Página 38 de 247
Pasó la luna de miel, y el flamenco y la cubana se convencieron, al comenzar la vida tranquila, de que no congeniaban: el flamenco era entusiasta de la vida tranquila y metódica, de la música de Beethoven y de las comidas aderezadas con manteca de vaca; a la cubana, en cambio, le entusiasmaba la vida desordenada, el corretear por las calles, el clima seco y ardiente, la música de Chueca, las comidas ligeras y los guisotes hechos con aceite.
Estas divergencias de gustos en cosas pequeñas, amontonándose, espesándose, llegaron a nublar completamente el amor del barón y de su esposa. Esta no podía oír con calma las ironías tranquilas y frías que su marido dedicaba a los boniatos, al aceite y al acento de la gente del Sur. El barón, a su vez, se molestaba oyendo hablar a su mujer con desprecio de las mujeres grasientas que se dedican a atracarse de manteca. La supremacía del aceite o de la manteca, enredándose y mezclándose con asuntos más importantes, tomó tales proporciones, que los cónyuges llegaron a un estado de exaltación y de odio tal, que se separaron; y el barón quedó en Amberes, dedicándose a sus aficiones artísticas y a sus tostadas de manteca, y la baronesa vino a Madrid, donde pudo entregarse a la alimentación frugívora y aceitosa con delicia.

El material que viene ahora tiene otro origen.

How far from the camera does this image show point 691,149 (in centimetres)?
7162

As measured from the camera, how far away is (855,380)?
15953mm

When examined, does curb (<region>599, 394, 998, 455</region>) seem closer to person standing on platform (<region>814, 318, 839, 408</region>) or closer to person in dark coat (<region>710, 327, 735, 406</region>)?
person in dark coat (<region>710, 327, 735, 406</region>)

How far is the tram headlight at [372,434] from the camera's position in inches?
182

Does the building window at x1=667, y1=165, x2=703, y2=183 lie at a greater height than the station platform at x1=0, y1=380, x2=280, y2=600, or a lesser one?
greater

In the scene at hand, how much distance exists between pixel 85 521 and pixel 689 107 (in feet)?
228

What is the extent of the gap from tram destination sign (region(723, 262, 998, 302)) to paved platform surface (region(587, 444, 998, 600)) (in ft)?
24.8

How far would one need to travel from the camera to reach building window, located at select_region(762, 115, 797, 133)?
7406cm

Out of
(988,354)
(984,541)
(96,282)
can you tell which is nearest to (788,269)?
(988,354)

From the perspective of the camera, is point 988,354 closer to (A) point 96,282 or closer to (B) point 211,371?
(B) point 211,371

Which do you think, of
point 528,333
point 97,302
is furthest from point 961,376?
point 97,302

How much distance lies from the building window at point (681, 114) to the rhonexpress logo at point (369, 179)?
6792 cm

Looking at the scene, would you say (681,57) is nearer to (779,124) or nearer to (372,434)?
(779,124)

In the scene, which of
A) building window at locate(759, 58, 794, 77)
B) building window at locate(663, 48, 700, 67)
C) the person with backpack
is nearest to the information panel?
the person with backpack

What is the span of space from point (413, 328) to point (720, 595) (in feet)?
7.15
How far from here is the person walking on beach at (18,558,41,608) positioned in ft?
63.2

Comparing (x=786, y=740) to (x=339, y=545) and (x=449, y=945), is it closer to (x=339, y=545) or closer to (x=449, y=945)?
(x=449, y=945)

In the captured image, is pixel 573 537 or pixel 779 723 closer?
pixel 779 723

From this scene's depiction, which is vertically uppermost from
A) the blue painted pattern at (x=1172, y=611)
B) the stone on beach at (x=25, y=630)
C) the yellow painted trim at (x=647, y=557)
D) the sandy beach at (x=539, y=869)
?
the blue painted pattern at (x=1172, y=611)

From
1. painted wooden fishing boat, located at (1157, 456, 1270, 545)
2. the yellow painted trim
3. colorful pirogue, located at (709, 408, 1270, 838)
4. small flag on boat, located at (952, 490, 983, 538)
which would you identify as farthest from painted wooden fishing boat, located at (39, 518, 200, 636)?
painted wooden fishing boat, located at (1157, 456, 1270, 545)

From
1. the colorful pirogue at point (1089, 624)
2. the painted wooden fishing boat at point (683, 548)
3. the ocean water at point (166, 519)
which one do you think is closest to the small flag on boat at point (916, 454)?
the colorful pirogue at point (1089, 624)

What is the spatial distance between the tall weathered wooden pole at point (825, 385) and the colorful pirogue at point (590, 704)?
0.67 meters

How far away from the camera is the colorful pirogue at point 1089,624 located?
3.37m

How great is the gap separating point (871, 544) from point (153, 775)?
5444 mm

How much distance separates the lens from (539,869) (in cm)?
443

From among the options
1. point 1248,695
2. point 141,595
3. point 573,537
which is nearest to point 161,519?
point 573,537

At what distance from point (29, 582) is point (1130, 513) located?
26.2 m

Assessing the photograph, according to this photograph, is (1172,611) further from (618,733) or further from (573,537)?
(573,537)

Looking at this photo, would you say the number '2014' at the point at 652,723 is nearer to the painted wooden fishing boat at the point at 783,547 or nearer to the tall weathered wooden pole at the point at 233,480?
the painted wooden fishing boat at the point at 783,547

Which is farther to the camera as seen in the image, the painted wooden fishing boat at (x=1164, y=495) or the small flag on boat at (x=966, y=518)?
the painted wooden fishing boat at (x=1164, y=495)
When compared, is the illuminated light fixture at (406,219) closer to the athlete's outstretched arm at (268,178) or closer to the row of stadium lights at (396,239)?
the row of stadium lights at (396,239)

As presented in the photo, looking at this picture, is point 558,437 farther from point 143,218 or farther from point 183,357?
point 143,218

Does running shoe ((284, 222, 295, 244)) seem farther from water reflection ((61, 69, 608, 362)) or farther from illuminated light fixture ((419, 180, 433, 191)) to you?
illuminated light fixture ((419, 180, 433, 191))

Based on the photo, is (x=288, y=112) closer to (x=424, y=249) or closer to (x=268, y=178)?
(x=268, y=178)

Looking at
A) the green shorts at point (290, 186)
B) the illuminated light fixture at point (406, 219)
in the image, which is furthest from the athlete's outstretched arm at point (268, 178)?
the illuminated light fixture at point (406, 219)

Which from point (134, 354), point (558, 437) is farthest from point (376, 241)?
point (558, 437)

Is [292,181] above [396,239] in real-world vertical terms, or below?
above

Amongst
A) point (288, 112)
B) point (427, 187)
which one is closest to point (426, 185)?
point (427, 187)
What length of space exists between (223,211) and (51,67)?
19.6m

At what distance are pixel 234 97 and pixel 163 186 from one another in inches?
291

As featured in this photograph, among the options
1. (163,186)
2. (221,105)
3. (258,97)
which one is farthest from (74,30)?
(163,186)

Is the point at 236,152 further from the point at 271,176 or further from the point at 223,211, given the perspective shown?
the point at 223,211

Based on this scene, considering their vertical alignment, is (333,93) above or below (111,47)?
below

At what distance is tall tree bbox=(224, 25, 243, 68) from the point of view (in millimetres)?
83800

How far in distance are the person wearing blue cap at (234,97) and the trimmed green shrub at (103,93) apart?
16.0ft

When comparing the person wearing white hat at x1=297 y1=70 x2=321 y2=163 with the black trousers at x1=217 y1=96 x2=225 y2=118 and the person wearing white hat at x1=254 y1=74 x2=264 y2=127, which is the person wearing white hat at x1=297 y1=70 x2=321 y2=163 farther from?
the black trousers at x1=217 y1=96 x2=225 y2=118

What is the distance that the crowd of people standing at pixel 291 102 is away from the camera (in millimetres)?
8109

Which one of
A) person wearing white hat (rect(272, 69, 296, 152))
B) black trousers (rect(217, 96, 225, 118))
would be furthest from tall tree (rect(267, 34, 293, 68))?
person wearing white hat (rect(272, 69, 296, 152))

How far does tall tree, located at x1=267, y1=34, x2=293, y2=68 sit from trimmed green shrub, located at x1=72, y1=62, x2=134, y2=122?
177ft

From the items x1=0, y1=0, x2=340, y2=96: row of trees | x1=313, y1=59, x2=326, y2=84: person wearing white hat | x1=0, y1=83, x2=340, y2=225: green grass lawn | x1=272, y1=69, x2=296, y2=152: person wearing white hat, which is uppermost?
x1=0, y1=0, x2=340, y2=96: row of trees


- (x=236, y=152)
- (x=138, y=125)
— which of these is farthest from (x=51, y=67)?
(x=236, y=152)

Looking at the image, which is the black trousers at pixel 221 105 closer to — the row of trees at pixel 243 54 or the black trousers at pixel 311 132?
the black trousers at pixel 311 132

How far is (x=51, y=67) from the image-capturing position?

En Madrid, la baronesa hizo mil disparates: trató de divorciarse para volverse a casar con un aristócrata arruinado; pero cuando tenía presentada su demanda de divorcio, supo que su marido estaba gravemente enfermo, y, al saberlo, en seguida abandonó Madrid, se presentó en Amberes, cuidó al barón, le salvó, se enamoró otra vez de él y tuvieron una niña.